La 78° Fiesta Nacional de la Pachamama volvió a posicionar a Tucumán como un destino estratégico para el turismo cultural del Norte Argentino.
En una jornada multitudinaria que combinó tradición, espiritualidad y el dinamismo del carnaval, la comunidad de Amaicha distinguió por segundo año consecutivo a Doña Eva Pastrana de Arréguez como representante de la Madre Tierra, reafirmando la vigencia de un ritual único en el país.
El evento, uno de los hitos identitarios más relevantes de Tucumán, reunió a autoridades provinciales, referentes comunitarios y miles de visitantes que participaron de las ceremonias ancestrales y de las actividades culturales programadas. La elección de la Pachamama, encabezada por la comunidad originaria local, constituye un atractivo de alto valor simbólico que fortalece la oferta turística vinculada a la cosmovisión andina.
A sus 75 años, Eva Pastrana renovó el compromiso de guiar a su pueblo en los rituales de agradecimiento y protección. “Ser Pachamama es un compromiso profundo con nuestras raíces y con las necesidades de nuestro pueblo”, expresó tras recibir la distinción.

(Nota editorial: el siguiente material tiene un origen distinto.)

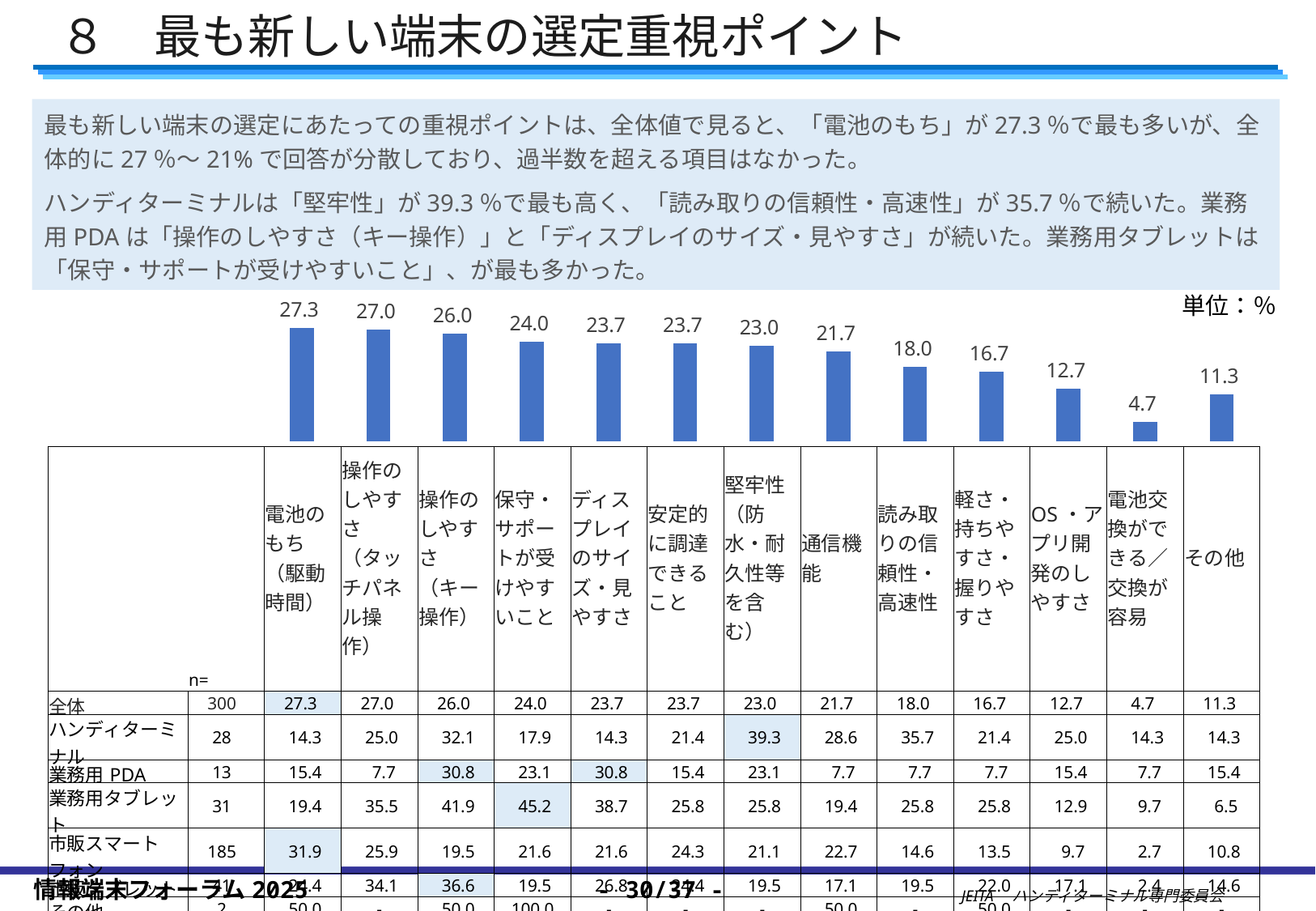
What is the difference between the values for 電池のもち（駆動時間） and 通信機能? 5.6 What unit is indicated for the values in the chart? % Which category has the highest bar in the chart? 電池のもち（駆動時間） What is the value for 堅牢性（防水・耐久性等を含む） in the bar chart? 23.0 What is the value for その他 in the bar chart? 11.3 Which category has the lowest bar in the chart? 電池交換ができる／交換が容易 What is the value for 電池のもち（駆動時間） in the bar chart? 27.3 What kind of chart is shown on the slide? bar chart How many bars are shown in the chart? 13 What is the value for 電池交換ができる／交換が容易 in the bar chart? 4.7 Which is larger, the value for 読み取りの信頼性・高速性 or the value for 軽さ・持ちやすさ・握りやすさ? 読み取りの信頼性・高速性 Do the bar values generally rise or fall from left to right across the chart? fall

La celebración contó con la presencia de autoridades del Gobierno de Tucumán y del Ente Tucumán Turismo, encabezado por su presidente, Domingo Amaya, junto a la vicepresidenta Inés Frías Silva, el secretario general Marcos Díaz y el director de Promoción Turística, Nicolás Micale. La participación institucional incluyó equipos de informantes y promotoras que brindaron asistencia a los visitantes y distribuyeron material promocional, reforzando la estrategia de posicionamiento del destino.

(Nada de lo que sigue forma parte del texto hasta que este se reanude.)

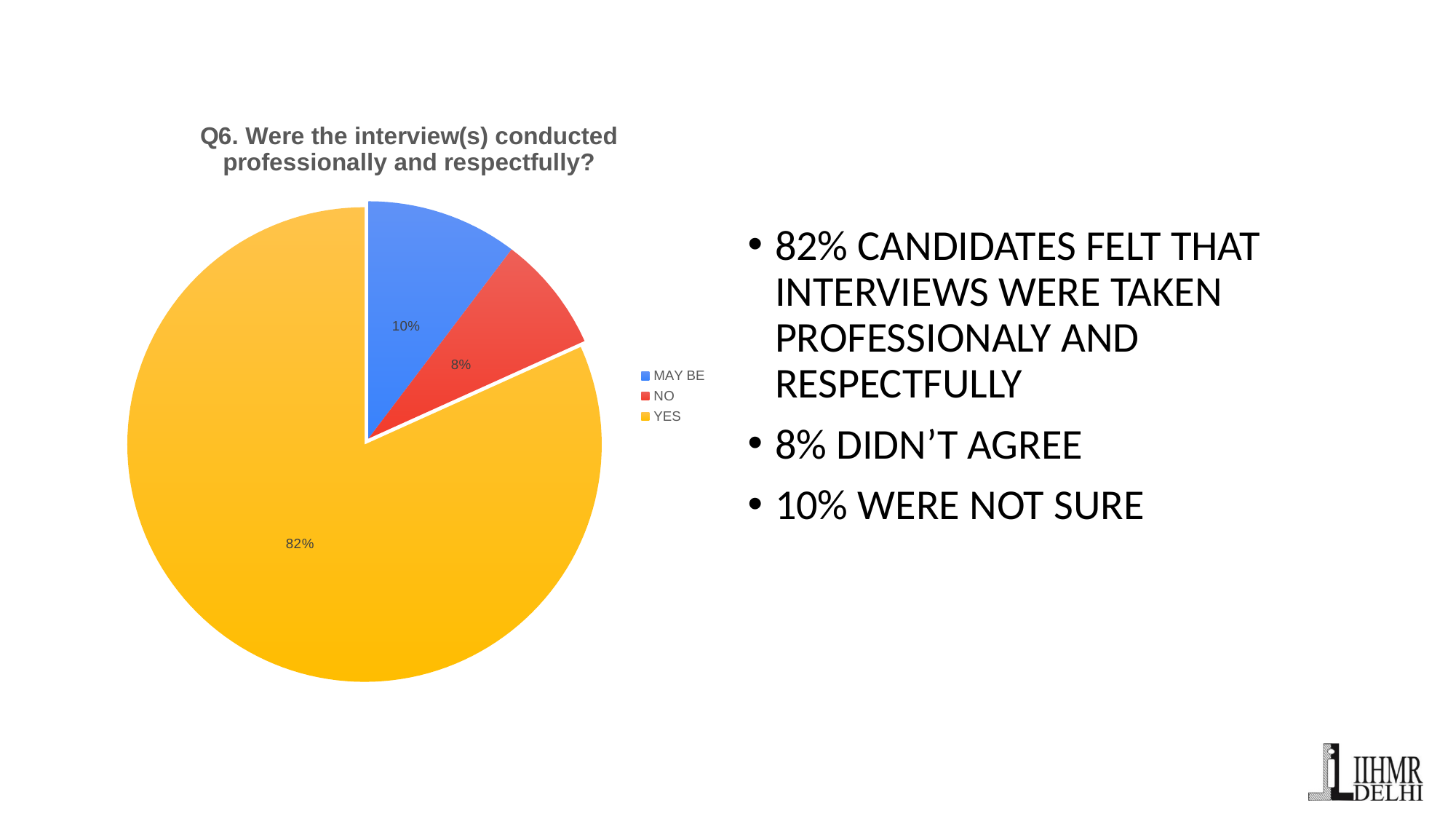
Which category has the largest slice of the pie? YES What kind of chart is shown on the slide? pie chart What share of the pie is labelled MAY BE? 10% What share of the pie is labelled NO? 8% Which category has the smallest slice of the pie? NO What share of the pie is labelled YES? 82% What is the title of the chart? Q6. Were the interview(s) conducted professionally and respectfully? Which slice is larger, MAY BE or NO? MAY BE What is the difference in percentage points between the YES slice and the MAY BE slice? 72 How many entries does the legend list? 3 What colour is the YES slice in the pie chart? yellow How many categories does the pie chart show? 3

Turismo cultural como motor de desarrollo regional
El espíritu del carnaval y las tradiciones locales se integraron en una propuesta que incluyó desfile de carrozas, música folclórica y actividades recreativas para familias y turistas. Bajo los lineamientos del Superior Gobierno de la Provincia, la fiesta se consolida como un producto turístico clave para la dinamización económica de los Valles Calchaquíes, promoviendo la circulación de visitantes, el fortalecimiento de prestadores locales y la articulación público-comunitaria.
“Esta fiesta nos recuerda que nuestra identidad es nuestro mayor atractivo. Trabajar junto a las comunidades para que estas tradiciones sigan vivas es una prioridad de nuestra gestión”, destacaron las autoridades del organismo.
Con una combinación de patrimonio cultural, participación comunitaria y acciones de promoción turística, la Fiesta Nacional de la Pachamama reafirma su rol como uno de los eventos más representativos del calendario provincial y un diferencial competitivo para operadores y agencias que comercializan experiencias auténticas en el Norte Argentino.